Preventing Frozen Pipes
When temperatures drop below freezing – especially for a significant amount of time – the potential for frozen pipes increases dramatically.
Before cold weather hits, here are some precautionary steps you can take:
- Know where and how to shut off your water from the main shut-off valve.
- Seal air leaks around pipes that allow cold air to seep in.
- Insulate pipes near outer walls, in crawl spaces or in attics.
- In exposed or problem areas, you may use heat tape or heat cables to prevent freezing. Make certain they are UL approved and that you follow manufacturers instructions.
- Disconnect garden hoses, shut off and drain water from pipes leading outside. Consider installing an insulated spigot cover.
- Turn your faucet on just enough to have constant dripping (for pipes that may be on exterior wall)
- Open cabinet doors to allow heat to circulate around pipes under a sink.
- Leave heat on and set no lower than 55 degrees.
- If you plan to be away from home, have someone check on your house daily.
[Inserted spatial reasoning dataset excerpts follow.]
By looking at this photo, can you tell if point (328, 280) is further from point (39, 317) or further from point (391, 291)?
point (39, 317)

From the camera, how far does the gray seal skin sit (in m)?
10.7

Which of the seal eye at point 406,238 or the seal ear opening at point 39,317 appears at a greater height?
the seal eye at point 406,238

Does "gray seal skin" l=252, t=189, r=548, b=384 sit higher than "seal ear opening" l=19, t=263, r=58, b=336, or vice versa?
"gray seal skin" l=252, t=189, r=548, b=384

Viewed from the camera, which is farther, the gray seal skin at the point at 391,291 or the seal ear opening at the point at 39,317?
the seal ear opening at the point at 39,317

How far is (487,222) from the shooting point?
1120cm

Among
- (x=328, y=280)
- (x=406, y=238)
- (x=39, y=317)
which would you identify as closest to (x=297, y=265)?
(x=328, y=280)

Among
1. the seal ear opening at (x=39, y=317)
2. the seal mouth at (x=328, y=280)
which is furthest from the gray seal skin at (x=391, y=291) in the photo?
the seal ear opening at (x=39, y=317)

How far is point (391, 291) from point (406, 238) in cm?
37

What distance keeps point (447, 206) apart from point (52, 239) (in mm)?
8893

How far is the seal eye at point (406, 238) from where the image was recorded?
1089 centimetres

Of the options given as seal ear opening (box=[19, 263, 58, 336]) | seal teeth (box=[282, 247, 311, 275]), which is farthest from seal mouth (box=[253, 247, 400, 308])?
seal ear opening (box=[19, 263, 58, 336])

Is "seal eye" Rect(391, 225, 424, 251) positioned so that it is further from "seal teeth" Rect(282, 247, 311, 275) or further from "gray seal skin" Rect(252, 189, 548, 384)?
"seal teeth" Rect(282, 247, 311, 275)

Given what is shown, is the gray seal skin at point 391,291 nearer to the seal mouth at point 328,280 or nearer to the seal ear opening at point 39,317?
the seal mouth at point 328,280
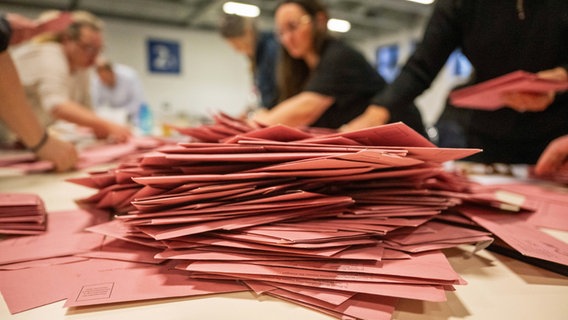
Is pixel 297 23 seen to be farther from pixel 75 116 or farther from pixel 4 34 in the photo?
pixel 75 116

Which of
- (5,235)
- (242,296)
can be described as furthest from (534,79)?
(5,235)

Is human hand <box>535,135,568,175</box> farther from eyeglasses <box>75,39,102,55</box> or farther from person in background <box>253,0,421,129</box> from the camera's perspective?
eyeglasses <box>75,39,102,55</box>

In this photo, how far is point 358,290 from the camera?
40 cm

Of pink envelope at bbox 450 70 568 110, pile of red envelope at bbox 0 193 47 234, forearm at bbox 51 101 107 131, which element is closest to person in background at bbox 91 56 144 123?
forearm at bbox 51 101 107 131

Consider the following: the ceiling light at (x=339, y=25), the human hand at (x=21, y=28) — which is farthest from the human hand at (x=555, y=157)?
the ceiling light at (x=339, y=25)

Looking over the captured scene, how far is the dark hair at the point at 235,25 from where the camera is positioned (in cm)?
240

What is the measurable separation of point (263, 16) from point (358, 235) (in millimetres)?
7948

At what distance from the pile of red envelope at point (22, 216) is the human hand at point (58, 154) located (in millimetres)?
670

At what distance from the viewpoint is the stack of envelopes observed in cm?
42

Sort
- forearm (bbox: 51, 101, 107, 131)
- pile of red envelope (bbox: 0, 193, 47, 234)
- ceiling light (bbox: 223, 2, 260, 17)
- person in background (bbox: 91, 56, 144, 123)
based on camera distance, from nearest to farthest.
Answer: pile of red envelope (bbox: 0, 193, 47, 234), forearm (bbox: 51, 101, 107, 131), person in background (bbox: 91, 56, 144, 123), ceiling light (bbox: 223, 2, 260, 17)

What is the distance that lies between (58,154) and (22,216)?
734mm

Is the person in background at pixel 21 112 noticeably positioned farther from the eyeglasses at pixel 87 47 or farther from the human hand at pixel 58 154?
the eyeglasses at pixel 87 47

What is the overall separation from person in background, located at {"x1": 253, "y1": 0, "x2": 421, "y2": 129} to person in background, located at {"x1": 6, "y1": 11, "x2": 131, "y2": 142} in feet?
3.94

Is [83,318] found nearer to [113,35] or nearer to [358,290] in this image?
[358,290]
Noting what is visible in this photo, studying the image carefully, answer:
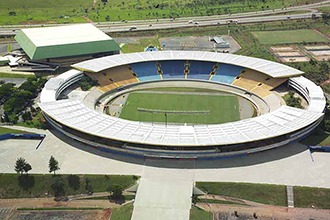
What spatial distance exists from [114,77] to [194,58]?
19.7m

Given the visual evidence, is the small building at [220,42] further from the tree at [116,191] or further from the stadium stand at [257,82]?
the tree at [116,191]

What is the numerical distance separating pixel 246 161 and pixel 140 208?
19.4m

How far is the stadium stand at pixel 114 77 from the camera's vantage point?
9344 cm

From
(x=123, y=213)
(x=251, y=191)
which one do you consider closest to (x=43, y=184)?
(x=123, y=213)

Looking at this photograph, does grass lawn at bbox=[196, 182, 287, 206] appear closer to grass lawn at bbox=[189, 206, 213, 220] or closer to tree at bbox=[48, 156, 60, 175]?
grass lawn at bbox=[189, 206, 213, 220]

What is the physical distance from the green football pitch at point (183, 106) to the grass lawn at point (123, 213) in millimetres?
26088

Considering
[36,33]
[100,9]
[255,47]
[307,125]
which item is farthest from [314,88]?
[100,9]

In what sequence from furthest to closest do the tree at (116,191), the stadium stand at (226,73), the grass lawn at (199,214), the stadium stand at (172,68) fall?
the stadium stand at (172,68), the stadium stand at (226,73), the tree at (116,191), the grass lawn at (199,214)

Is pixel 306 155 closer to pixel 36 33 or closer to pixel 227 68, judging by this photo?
pixel 227 68

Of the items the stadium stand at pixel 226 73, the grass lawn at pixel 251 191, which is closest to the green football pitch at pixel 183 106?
the stadium stand at pixel 226 73

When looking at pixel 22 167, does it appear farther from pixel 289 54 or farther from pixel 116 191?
pixel 289 54

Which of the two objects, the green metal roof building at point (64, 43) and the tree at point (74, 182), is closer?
the tree at point (74, 182)

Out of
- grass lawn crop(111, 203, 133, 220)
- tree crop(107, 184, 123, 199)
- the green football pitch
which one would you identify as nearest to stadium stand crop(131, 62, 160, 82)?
the green football pitch

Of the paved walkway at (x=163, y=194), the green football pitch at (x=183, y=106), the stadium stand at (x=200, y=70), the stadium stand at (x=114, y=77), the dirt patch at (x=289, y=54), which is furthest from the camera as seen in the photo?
the dirt patch at (x=289, y=54)
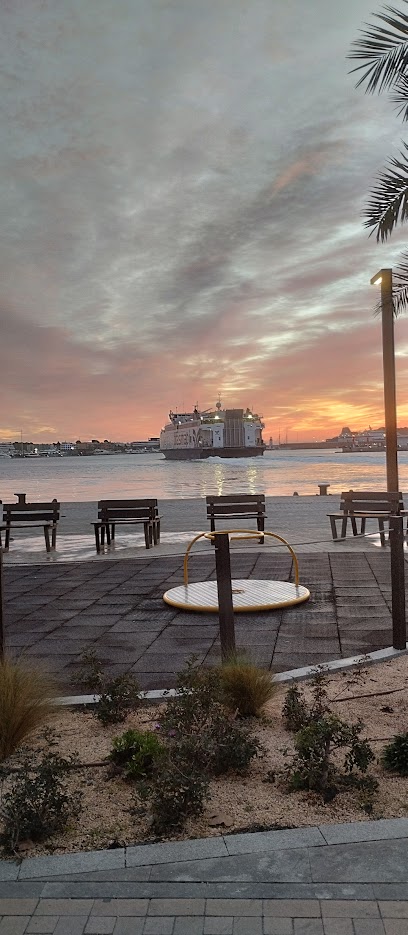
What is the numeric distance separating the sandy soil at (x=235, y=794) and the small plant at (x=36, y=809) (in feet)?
0.16

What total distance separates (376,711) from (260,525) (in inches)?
309

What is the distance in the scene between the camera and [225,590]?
5.10 m

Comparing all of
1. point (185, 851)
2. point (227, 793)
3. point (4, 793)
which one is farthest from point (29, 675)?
point (185, 851)

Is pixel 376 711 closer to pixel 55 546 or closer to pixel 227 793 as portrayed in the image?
pixel 227 793

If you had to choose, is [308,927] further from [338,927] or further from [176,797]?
[176,797]

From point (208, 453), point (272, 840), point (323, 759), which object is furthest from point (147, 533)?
point (208, 453)

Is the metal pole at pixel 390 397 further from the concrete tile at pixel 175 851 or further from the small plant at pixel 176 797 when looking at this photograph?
the concrete tile at pixel 175 851

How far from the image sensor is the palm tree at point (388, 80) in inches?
220

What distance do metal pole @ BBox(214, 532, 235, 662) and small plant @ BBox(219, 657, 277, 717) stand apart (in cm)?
74

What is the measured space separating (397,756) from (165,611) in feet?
13.7

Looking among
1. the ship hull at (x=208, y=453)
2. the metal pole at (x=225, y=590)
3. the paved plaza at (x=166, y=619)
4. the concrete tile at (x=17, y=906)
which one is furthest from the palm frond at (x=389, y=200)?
the ship hull at (x=208, y=453)

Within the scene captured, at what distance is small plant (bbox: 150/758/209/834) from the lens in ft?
9.53

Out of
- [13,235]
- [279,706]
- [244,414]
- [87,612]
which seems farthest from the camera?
[244,414]

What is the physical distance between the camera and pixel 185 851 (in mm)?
2672
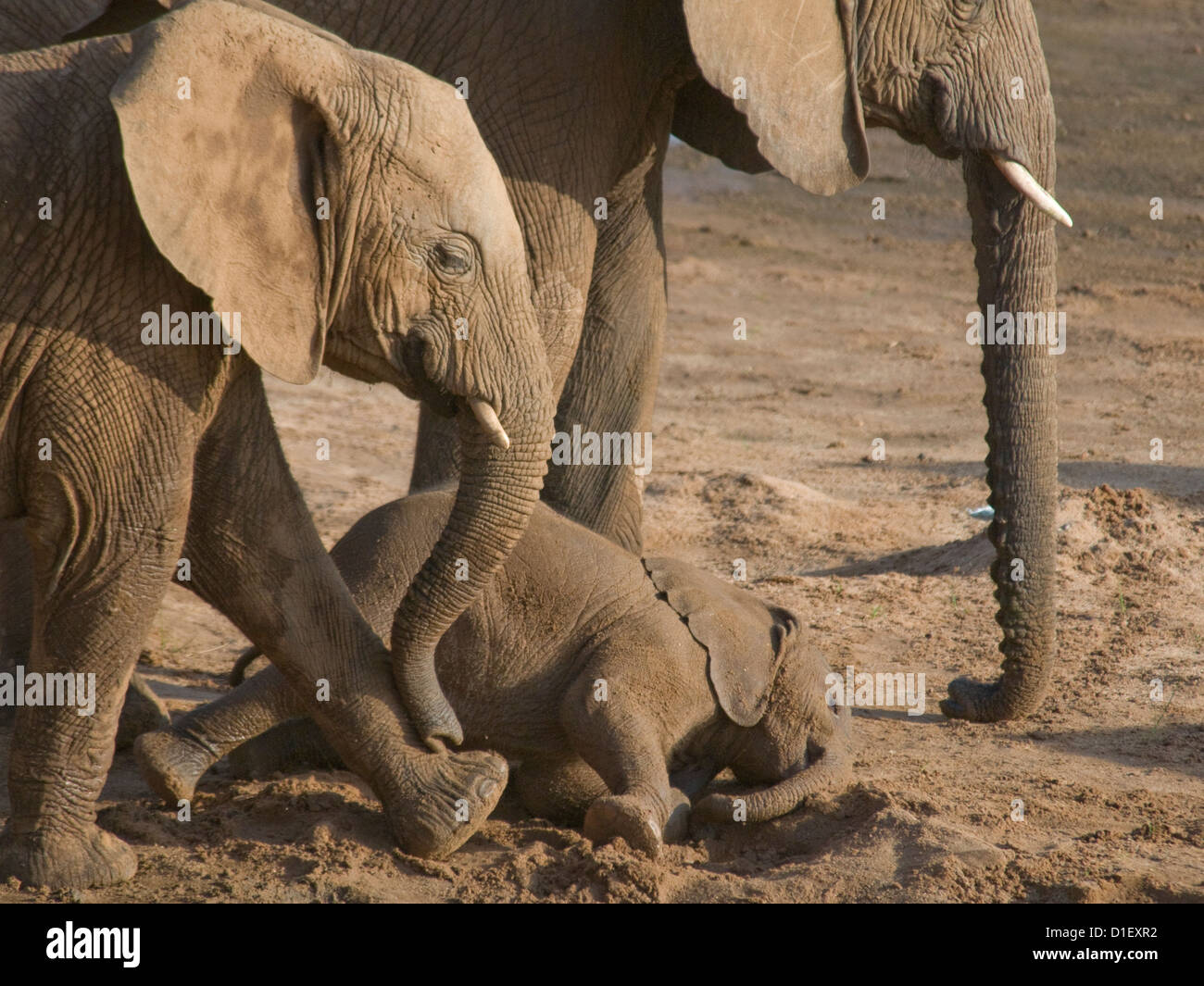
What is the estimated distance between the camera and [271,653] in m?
4.19

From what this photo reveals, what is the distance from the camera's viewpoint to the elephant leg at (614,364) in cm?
567

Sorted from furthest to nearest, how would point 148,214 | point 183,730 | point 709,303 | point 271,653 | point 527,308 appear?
point 709,303 → point 183,730 → point 271,653 → point 527,308 → point 148,214

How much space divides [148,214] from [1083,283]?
30.8ft

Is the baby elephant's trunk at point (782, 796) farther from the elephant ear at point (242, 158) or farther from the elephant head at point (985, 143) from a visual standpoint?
the elephant ear at point (242, 158)

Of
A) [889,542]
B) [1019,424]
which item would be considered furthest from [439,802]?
[889,542]

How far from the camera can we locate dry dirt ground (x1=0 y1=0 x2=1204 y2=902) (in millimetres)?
4195

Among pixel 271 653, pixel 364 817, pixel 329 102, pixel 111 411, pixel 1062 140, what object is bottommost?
pixel 364 817

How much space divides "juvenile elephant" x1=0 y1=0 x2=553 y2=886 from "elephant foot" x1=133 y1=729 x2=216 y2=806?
32 cm

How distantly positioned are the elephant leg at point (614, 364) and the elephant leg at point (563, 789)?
48.0 inches

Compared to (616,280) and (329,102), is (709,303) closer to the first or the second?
(616,280)

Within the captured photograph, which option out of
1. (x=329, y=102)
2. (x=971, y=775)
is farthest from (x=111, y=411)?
(x=971, y=775)

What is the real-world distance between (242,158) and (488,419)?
756mm

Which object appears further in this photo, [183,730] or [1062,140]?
[1062,140]

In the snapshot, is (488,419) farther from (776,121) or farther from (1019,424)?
(1019,424)
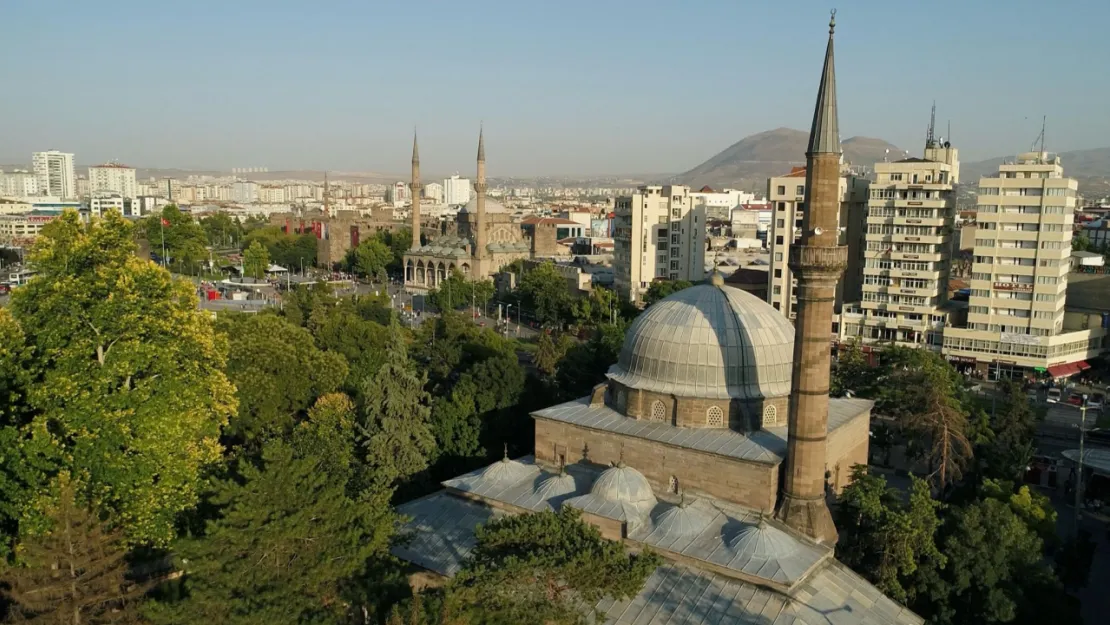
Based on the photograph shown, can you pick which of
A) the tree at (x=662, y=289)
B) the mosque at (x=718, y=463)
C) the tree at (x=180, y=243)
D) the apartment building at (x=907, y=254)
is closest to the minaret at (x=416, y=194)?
the tree at (x=180, y=243)

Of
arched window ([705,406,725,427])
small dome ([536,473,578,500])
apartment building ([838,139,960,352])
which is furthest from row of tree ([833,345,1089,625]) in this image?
apartment building ([838,139,960,352])

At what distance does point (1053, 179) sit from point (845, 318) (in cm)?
1226

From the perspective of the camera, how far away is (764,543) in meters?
15.8

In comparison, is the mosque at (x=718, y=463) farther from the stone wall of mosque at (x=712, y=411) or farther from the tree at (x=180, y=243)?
the tree at (x=180, y=243)

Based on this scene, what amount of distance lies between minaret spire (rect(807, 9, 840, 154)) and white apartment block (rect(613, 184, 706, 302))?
135ft

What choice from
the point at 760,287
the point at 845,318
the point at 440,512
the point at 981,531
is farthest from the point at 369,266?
the point at 981,531

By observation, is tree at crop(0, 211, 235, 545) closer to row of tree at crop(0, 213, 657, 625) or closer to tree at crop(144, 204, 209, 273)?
row of tree at crop(0, 213, 657, 625)

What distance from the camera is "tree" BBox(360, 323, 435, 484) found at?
23.3 meters

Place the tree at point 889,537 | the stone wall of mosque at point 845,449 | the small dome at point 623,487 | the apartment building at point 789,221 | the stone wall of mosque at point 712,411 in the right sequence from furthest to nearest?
the apartment building at point 789,221, the stone wall of mosque at point 845,449, the stone wall of mosque at point 712,411, the small dome at point 623,487, the tree at point 889,537

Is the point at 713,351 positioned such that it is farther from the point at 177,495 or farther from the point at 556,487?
the point at 177,495

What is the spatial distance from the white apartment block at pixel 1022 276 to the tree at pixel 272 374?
1250 inches

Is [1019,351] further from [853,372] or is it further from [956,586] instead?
[956,586]

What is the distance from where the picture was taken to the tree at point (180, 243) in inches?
2928

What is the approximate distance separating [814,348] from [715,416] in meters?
2.97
- Close foundation vents if the temperature drops below freezing for a significant period of time. Re-open when weather warms.
If pipes freeze:
- Shut off water valves. Stopping the flow of water can minimize the damage to your home.
- Call a plumber to thaw your pipes. Thawing yourself can lead to greater damage and can be a hazard.
- If your pipes burst, call a plumber and your insurance agent.
Although attempting to thaw pipes yourself is NOT recommended, if you do try to thaw:
- Do not try to thaw the pipes with an open flame or torch.
- Do not use ungrounded electrical appliances outdoors, or near grounded water pipes.
- Be careful of the potential for electric shock in and around water.
- Never start a debris fire to warm pipes.
- When thawing pipes, always work from the open faucet toward the frozen area. This will keep steam from being trapped by ice and bursting the pipe.